For those that won't be swayed, he points toward SPDR Gold Trust (GLD), but he keeps the exchange-traded fund at no more than 5% of their overall portfolios.

Trying to talk clients out of hot investments is nothing new for financial advisors. In some ways, advisors say, the gold boom is easier to deal with than past spikes like the Internet stock bubble in the late 1990s, an event that still looms large in many imaginations.

The Internet bubble proved to be the cap on a 20-year bull market that had many investors feeling invincible. After the market crash that rocked Wall Street in 2008, no one is feeling that way.

Vancouver, Wash.-financial advisor George Middleton says the current fascination with gold began in 2009, spurred in part by desire for a safe harbor.

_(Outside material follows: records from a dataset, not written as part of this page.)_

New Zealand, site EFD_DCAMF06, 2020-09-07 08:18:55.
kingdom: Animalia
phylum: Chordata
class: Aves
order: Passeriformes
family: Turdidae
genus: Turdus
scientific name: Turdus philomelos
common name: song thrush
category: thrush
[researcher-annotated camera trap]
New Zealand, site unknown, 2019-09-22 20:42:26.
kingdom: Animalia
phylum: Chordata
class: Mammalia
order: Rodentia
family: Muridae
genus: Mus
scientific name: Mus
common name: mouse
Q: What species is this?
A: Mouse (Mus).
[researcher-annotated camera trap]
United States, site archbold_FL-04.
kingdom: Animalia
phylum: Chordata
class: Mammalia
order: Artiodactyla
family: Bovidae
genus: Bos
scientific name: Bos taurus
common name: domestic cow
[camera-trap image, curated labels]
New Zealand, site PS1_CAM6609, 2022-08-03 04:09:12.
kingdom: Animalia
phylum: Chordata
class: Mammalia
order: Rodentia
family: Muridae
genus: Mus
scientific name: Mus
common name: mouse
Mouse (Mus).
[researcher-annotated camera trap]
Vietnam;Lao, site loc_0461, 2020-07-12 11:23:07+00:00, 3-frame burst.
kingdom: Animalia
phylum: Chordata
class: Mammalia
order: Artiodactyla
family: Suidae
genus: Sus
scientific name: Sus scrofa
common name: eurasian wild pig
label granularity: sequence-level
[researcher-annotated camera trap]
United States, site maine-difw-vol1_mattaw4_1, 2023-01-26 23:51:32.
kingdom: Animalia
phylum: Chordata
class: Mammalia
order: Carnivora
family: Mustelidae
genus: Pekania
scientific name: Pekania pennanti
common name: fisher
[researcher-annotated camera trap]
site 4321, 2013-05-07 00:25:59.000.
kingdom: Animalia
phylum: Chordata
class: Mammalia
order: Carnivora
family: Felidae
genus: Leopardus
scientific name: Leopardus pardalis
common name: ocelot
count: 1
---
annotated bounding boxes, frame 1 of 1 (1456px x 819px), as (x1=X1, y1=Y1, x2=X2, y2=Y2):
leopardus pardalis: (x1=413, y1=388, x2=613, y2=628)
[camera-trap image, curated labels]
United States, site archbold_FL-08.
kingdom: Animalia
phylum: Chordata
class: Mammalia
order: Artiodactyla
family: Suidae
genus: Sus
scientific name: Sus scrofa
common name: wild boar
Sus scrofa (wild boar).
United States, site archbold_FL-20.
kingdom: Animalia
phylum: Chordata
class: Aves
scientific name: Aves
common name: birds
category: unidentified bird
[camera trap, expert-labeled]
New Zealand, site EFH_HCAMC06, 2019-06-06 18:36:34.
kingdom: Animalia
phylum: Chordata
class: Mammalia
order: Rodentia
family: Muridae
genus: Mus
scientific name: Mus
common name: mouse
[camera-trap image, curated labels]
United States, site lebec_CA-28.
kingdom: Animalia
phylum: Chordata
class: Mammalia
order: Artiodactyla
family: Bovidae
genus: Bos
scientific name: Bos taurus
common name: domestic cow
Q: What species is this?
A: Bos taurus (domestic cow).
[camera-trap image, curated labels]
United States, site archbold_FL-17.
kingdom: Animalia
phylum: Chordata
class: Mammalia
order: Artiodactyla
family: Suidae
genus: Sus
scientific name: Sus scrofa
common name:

As the price of gold has climbed steadily, investors have remained interested, if not always for the same reasons. While many of his clients own iShares Gold Trust (IAU), he's been selling small lots to keep the metal from becoming too big a part of their portfolios.

Clients "check to make sure they own it, then they ask should I buy more?" says Middleton. "The answer is usually, 'No.'"

Financial advisor Bob Kargenian, in Orange, Calif., has gone a step further and begun to sell. For instance, for his moderately aggressive clients, he's cut exposure to Van Eck International Investors Gold Fund, a mutual fund that focuses on gold miners, to about 1.8% of investment portfolios from about 3.5% at the end of September.